[Image-linked spatial questions]:
- - -
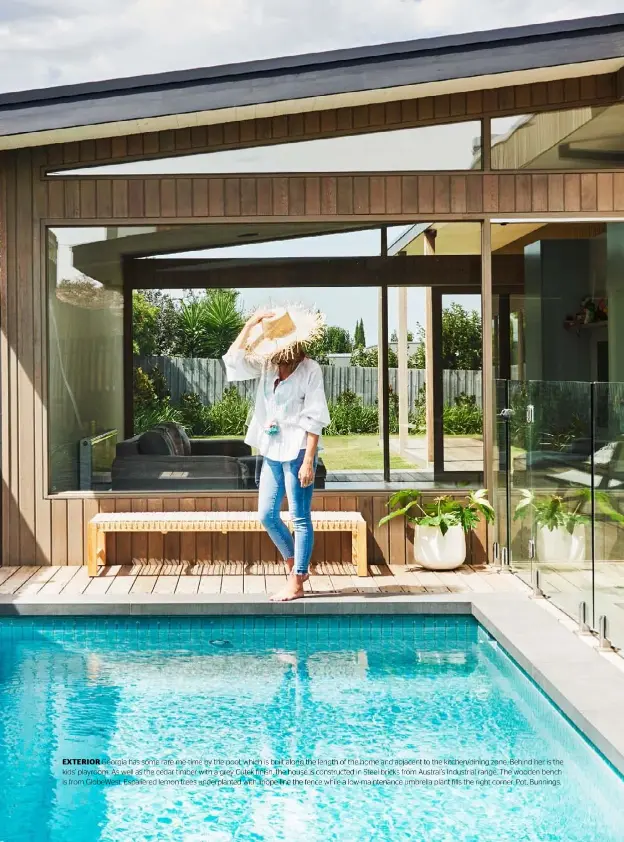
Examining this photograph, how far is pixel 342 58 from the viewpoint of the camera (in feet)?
19.0

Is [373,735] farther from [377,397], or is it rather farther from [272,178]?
[272,178]

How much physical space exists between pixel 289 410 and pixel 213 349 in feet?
4.35

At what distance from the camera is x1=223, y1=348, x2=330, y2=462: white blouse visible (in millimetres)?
5570

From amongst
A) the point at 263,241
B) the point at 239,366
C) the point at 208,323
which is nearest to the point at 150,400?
the point at 208,323

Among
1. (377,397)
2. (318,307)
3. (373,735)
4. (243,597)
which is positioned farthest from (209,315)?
(373,735)

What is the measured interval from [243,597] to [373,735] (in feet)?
6.08

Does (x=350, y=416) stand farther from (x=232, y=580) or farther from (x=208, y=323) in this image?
(x=232, y=580)

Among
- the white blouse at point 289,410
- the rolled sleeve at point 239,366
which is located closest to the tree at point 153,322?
the rolled sleeve at point 239,366

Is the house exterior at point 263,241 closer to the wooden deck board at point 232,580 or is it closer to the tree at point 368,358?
the tree at point 368,358

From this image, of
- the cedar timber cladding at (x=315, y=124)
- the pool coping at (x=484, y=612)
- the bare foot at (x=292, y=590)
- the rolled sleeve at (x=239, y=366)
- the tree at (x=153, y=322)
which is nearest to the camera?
the pool coping at (x=484, y=612)

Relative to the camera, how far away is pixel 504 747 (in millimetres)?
3744

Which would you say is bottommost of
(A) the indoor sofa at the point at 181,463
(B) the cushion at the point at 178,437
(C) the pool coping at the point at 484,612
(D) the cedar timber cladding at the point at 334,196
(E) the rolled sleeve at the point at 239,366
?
(C) the pool coping at the point at 484,612

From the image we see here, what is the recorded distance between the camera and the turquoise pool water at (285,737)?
122 inches

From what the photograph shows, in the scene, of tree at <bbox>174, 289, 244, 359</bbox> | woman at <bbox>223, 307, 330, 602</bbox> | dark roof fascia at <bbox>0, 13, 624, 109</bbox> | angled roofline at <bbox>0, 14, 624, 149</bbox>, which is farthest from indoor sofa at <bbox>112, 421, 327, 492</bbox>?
dark roof fascia at <bbox>0, 13, 624, 109</bbox>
- - -
[Set exercise]: Write out all of the records above word for word, leaving out the pictures.

[Output below]:
Examining this photograph, how far is pixel 342 58 from the viewpoint of the camera (in feet)?
19.0

Is [373,735] farther from [377,397], or is it rather farther from [272,178]?
[272,178]

How much physical space exists between pixel 289 410 and pixel 213 349 in feet?
4.35

At what distance from the camera is x1=223, y1=348, x2=330, y2=462: white blouse visible (in millimetres)?
5570

From amongst
A) the point at 263,241
B) the point at 239,366
C) the point at 208,323
which is nearest to the point at 150,400?
the point at 208,323

Among
1. (377,397)
2. (318,307)
3. (373,735)
4. (243,597)
which is positioned farthest from (209,315)?
(373,735)

What is the measured interval from [243,597] to [373,735] (in feet)?
6.08

Does (x=350, y=416) stand farther from (x=232, y=580) or farther from (x=208, y=323) in this image?
(x=232, y=580)

Among
- the white blouse at point 289,410
- the rolled sleeve at point 239,366
which is located closest to the tree at point 153,322?
the rolled sleeve at point 239,366

Is the house exterior at point 263,241 closer to the wooden deck board at point 232,580 or is it closer to the tree at point 368,358?
the tree at point 368,358

From this image, of
- the cedar timber cladding at (x=315, y=124)
- the pool coping at (x=484, y=612)
- the bare foot at (x=292, y=590)
- the rolled sleeve at (x=239, y=366)
- the tree at (x=153, y=322)
which is nearest to the camera?
the pool coping at (x=484, y=612)

Relative to the camera, how far away is pixel 504 747 (in millimetres)?
3744

Which would you say is bottommost of
(A) the indoor sofa at the point at 181,463
(B) the cushion at the point at 178,437
(C) the pool coping at the point at 484,612
(D) the cedar timber cladding at the point at 334,196
(E) the rolled sleeve at the point at 239,366
?
(C) the pool coping at the point at 484,612

From the image we see here, what is the recorded distance between the camera and the turquoise pool water at (285,737)?
122 inches

From what the photograph shows, in the scene, of tree at <bbox>174, 289, 244, 359</bbox> | woman at <bbox>223, 307, 330, 602</bbox> | dark roof fascia at <bbox>0, 13, 624, 109</bbox> | angled roofline at <bbox>0, 14, 624, 149</bbox>, which is farthest from indoor sofa at <bbox>112, 421, 327, 492</bbox>?
dark roof fascia at <bbox>0, 13, 624, 109</bbox>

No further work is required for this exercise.